-- DATA IN THIS EXERCISE --
* * * * * * * * *
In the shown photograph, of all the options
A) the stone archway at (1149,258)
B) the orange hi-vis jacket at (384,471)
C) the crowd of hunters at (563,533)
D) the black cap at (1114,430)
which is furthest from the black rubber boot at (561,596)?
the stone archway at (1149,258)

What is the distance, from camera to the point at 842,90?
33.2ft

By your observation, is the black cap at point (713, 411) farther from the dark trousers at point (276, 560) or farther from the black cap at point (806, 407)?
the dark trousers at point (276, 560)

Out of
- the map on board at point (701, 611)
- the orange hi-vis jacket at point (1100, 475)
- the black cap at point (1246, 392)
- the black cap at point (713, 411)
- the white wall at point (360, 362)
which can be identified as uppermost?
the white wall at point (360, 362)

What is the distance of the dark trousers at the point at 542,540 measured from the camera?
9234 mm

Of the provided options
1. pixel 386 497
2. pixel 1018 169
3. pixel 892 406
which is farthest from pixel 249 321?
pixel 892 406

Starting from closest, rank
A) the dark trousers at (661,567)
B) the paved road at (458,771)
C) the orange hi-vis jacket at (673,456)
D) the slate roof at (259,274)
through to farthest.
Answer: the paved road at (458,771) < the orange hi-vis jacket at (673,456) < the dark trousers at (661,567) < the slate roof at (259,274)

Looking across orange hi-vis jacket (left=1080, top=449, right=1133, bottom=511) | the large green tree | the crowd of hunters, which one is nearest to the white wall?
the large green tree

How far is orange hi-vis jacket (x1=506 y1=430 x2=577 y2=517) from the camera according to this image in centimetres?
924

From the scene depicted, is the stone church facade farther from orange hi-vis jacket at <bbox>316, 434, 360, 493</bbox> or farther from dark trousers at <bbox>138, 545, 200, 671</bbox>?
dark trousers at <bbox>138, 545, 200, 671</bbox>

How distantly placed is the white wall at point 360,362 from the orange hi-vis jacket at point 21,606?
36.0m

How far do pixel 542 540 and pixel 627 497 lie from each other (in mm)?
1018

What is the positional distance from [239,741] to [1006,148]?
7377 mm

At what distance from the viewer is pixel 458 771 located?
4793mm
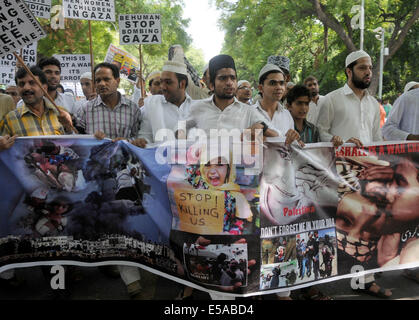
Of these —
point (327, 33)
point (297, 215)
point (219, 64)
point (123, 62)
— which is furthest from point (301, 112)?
point (327, 33)

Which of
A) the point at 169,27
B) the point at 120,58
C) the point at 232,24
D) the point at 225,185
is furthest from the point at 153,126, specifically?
the point at 232,24

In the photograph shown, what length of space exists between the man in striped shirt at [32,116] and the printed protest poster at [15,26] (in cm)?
27

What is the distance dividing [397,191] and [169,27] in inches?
961

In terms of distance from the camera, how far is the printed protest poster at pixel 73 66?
8617mm

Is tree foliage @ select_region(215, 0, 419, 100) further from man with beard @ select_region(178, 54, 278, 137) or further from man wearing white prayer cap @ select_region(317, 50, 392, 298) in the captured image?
man with beard @ select_region(178, 54, 278, 137)

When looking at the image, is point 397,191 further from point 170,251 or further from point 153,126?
point 153,126

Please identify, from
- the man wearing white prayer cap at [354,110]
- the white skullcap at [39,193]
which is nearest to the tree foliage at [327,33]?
the man wearing white prayer cap at [354,110]

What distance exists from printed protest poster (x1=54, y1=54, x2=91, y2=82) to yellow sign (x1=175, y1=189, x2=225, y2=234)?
6279 millimetres

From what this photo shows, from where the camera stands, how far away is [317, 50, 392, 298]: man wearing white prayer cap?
4199 mm

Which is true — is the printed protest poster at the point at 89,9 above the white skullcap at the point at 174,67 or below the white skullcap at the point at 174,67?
above

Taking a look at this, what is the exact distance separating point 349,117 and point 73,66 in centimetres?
652

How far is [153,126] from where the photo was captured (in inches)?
165

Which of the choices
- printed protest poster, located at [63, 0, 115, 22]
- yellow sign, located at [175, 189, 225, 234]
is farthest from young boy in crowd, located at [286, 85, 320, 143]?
printed protest poster, located at [63, 0, 115, 22]

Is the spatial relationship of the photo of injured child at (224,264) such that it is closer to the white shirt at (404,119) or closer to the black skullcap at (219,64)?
the black skullcap at (219,64)
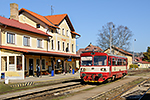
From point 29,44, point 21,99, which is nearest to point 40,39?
point 29,44

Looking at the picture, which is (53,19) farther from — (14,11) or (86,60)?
(86,60)

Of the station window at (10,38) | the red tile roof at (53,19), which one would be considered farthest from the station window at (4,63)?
the red tile roof at (53,19)

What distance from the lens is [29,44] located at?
27.3 metres

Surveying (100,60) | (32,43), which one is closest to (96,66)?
(100,60)

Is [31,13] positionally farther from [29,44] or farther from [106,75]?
[106,75]

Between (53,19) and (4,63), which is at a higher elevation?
(53,19)

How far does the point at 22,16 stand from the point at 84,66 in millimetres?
18283

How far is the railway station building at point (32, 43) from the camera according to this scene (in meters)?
21.5

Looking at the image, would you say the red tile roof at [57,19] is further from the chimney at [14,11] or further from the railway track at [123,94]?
the railway track at [123,94]

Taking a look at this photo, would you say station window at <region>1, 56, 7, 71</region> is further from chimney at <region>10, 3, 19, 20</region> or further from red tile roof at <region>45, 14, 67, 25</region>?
red tile roof at <region>45, 14, 67, 25</region>

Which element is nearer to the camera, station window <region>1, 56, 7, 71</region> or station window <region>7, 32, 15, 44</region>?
station window <region>1, 56, 7, 71</region>

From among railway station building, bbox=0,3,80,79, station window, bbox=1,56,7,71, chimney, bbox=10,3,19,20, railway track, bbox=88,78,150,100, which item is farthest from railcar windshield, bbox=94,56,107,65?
chimney, bbox=10,3,19,20

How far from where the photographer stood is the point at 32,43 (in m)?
27.9

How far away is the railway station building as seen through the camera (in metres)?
21.5
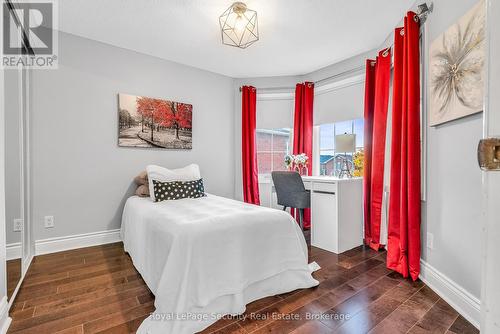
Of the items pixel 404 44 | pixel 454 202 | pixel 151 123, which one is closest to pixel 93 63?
pixel 151 123

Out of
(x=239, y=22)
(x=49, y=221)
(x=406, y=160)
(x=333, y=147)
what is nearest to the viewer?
(x=406, y=160)

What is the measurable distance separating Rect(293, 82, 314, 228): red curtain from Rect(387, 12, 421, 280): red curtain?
1.57 meters

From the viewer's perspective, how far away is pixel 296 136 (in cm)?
384

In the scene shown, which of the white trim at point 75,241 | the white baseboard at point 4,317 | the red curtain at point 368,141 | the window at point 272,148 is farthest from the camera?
the window at point 272,148

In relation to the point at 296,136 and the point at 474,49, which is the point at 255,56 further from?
the point at 474,49

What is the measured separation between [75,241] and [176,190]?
128 centimetres

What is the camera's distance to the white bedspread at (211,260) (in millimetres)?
1417

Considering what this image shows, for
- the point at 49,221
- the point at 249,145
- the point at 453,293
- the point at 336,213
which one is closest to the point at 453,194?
the point at 453,293

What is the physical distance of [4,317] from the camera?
140cm

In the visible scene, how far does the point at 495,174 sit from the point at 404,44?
2.15 meters

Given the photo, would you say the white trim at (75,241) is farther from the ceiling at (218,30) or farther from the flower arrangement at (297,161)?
the flower arrangement at (297,161)

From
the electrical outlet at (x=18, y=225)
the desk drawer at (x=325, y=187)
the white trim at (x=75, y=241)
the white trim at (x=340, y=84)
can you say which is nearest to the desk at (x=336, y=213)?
the desk drawer at (x=325, y=187)

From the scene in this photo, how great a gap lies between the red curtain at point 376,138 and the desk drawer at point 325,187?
0.48 m

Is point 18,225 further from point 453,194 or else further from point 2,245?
point 453,194
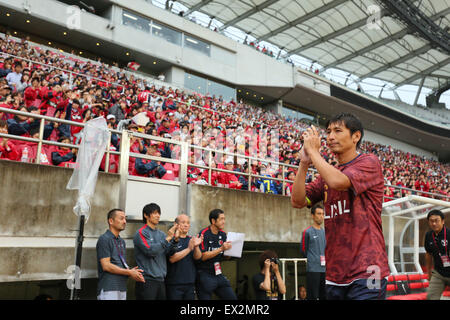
* * * * * * * * *
Please rewrite all of the material above, changing every "black cap" to "dark hat" and leaving everything else unchanged. Omit the pictures from your answer.

-- THE REPLY --
In the shown photograph, of all the options
A) the stone archway at (1149,258)
B) the orange hi-vis jacket at (384,471)
C) the crowd of hunters at (563,533)
D) the dark hat at (1114,430)
which is furthest from the black rubber boot at (561,596)?
the stone archway at (1149,258)

What is the distance, from camera to the point at 842,90?
33.2ft

By your observation, is the dark hat at point (713, 411) farther from the dark trousers at point (276, 560) or farther from the dark hat at point (806, 407)?
the dark trousers at point (276, 560)

Out of
- the map on board at point (701, 611)
- the orange hi-vis jacket at point (1100, 475)
- the dark hat at point (1246, 392)
- the dark hat at point (713, 411)
- the white wall at point (360, 362)
which can be identified as uppermost?
the white wall at point (360, 362)

What is the distance of the dark trousers at the point at 542,540 measured from the camera?
9234 mm

Of the provided options
1. pixel 386 497
2. pixel 1018 169
3. pixel 892 406
which is farthest from pixel 249 321?
pixel 892 406

Starting from closest, rank
A) the dark trousers at (661,567)
B) the paved road at (458,771)
C) the orange hi-vis jacket at (673,456)
D) the slate roof at (259,274)
through to farthest.
Answer: the paved road at (458,771) < the orange hi-vis jacket at (673,456) < the dark trousers at (661,567) < the slate roof at (259,274)

Looking across orange hi-vis jacket (left=1080, top=449, right=1133, bottom=511) | the large green tree | the crowd of hunters, which one is nearest to the white wall?
the large green tree

How far is orange hi-vis jacket (x1=506 y1=430 x2=577 y2=517) from the camera according to this image in centimetres?
924

From the scene depicted, is the stone church facade farther from orange hi-vis jacket at <bbox>316, 434, 360, 493</bbox> or farther from dark trousers at <bbox>138, 545, 200, 671</bbox>?
dark trousers at <bbox>138, 545, 200, 671</bbox>

How distantly placed is the white wall at point 360,362 from the orange hi-vis jacket at point 21,606?
36.0m

How far do pixel 542 540 and pixel 627 497 lie from each other (in mm)?
1018

What is the positional distance from [239,741] to [1006,148]?
7377 mm

At what distance from the viewer is pixel 458 771 located?
4793mm
Of these —
point (327, 33)
point (297, 215)
point (219, 64)
point (123, 62)
— which is furthest from point (301, 112)?
point (327, 33)

Which of
A) the point at 169,27
B) the point at 120,58
C) the point at 232,24
D) the point at 225,185
is furthest from the point at 153,126, specifically?
the point at 232,24

In the photograph shown, what length of space exists between the man in striped shirt at [32,116] and the printed protest poster at [15,26] (in cm)?
27

What is the distance dividing [397,191] and [169,27] in inches?
961

In terms of distance from the camera, how far is the printed protest poster at pixel 73 66?
8617mm

Is tree foliage @ select_region(215, 0, 419, 100) further from man with beard @ select_region(178, 54, 278, 137) or further from man wearing white prayer cap @ select_region(317, 50, 392, 298) in the captured image?
man with beard @ select_region(178, 54, 278, 137)

When looking at the image, is point 397,191 further from point 170,251 or further from point 153,126?
point 153,126

Please identify, from
- the man wearing white prayer cap at [354,110]
- the white skullcap at [39,193]
which is nearest to the tree foliage at [327,33]?
the man wearing white prayer cap at [354,110]

What distance exists from printed protest poster (x1=54, y1=54, x2=91, y2=82) to yellow sign (x1=175, y1=189, x2=225, y2=234)?
6279 millimetres

From what this photo shows, from where the camera stands, how far away is [317, 50, 392, 298]: man wearing white prayer cap?
4199 mm

Which is true — is the printed protest poster at the point at 89,9 above the white skullcap at the point at 174,67 or below the white skullcap at the point at 174,67?
above

Taking a look at this, what is the exact distance separating point 349,117 and point 73,66 in centimetres?
652

How far is [153,126] from where the photo was captured (in inches)?
165

Which of the choices
- printed protest poster, located at [63, 0, 115, 22]
- yellow sign, located at [175, 189, 225, 234]
is farthest from young boy in crowd, located at [286, 85, 320, 143]?
printed protest poster, located at [63, 0, 115, 22]

Is the spatial relationship of the photo of injured child at (224,264) such that it is closer to the white shirt at (404,119) or closer to the black skullcap at (219,64)?
the black skullcap at (219,64)
From point 29,44, point 21,99, which is nearest to point 40,39?
point 29,44

Looking at the picture, which is (53,19) farther from — (14,11) or (86,60)?
(86,60)

Of the station window at (10,38) | the red tile roof at (53,19), which one would be considered farthest from the station window at (4,63)?
the red tile roof at (53,19)

What distance from the lens is [29,44] located at?
27.3 metres

Surveying (100,60) | (32,43), which one is closest to (96,66)?
(100,60)

Is [31,13] positionally farther from [29,44] or farther from [106,75]?
[106,75]

Between (53,19) and (4,63), which is at a higher elevation?
(53,19)

How far does the point at 22,16 stand from the point at 84,66 in millimetres?
18283

How far is the railway station building at point (32, 43) from the camera according to this scene (in meters)?
21.5

Looking at the image, would you say the red tile roof at [57,19] is further from the chimney at [14,11] or further from the railway track at [123,94]?
the railway track at [123,94]

Taking a look at this photo, would you say station window at <region>1, 56, 7, 71</region> is further from chimney at <region>10, 3, 19, 20</region> or further from red tile roof at <region>45, 14, 67, 25</region>?
red tile roof at <region>45, 14, 67, 25</region>

Which element is nearer to the camera, station window <region>1, 56, 7, 71</region> or station window <region>7, 32, 15, 44</region>?
station window <region>1, 56, 7, 71</region>

From among railway station building, bbox=0,3,80,79, station window, bbox=1,56,7,71, chimney, bbox=10,3,19,20, railway track, bbox=88,78,150,100, which item is farthest from railcar windshield, bbox=94,56,107,65?
chimney, bbox=10,3,19,20

How far from where the photographer stood is the point at 32,43 (in m)?
27.9

How far away is the railway station building as seen through the camera (in metres)?
21.5
Of the items pixel 404 44 | pixel 454 202 | pixel 151 123, which one is closest to pixel 93 63?
pixel 151 123

Out of
(x=239, y=22)
(x=49, y=221)
(x=406, y=160)
(x=333, y=147)
what is nearest to the viewer?
(x=406, y=160)

What is the measurable distance separating Rect(293, 82, 314, 228): red curtain from Rect(387, 12, 421, 280): red curtain?
1.57 meters

From the viewer's perspective, how far away is pixel 296 136 (in cm)?
384

In the scene shown, which of the white trim at point 75,241 | the white baseboard at point 4,317 | the red curtain at point 368,141 | the window at point 272,148 is farthest from the camera?
the window at point 272,148

In relation to the point at 296,136 and the point at 474,49, which is the point at 255,56 further from?
the point at 474,49

What is the measured separation between [75,241] and [176,190]?
128 centimetres

What is the camera's distance to the white bedspread at (211,260) (in millimetres)?
1417

Considering what this image shows, for
- the point at 49,221
- the point at 249,145
- the point at 453,293
- the point at 336,213
which one is closest to the point at 453,194?
the point at 453,293

What is the physical distance of [4,317] from the camera?
140cm

In the visible scene, how far does the point at 495,174 sit from the point at 404,44?
2.15 meters

Given the photo, would you say the white trim at (75,241) is farther from the ceiling at (218,30) or farther from the flower arrangement at (297,161)?
the flower arrangement at (297,161)

From
the electrical outlet at (x=18, y=225)
the desk drawer at (x=325, y=187)
the white trim at (x=75, y=241)
the white trim at (x=340, y=84)
can you say which is nearest to the desk at (x=336, y=213)?
the desk drawer at (x=325, y=187)

From the scene in this photo, how great a gap lies between the red curtain at point 376,138 and the desk drawer at point 325,187?
0.48 m

Is point 18,225 further from point 453,194 or else further from point 2,245?
point 453,194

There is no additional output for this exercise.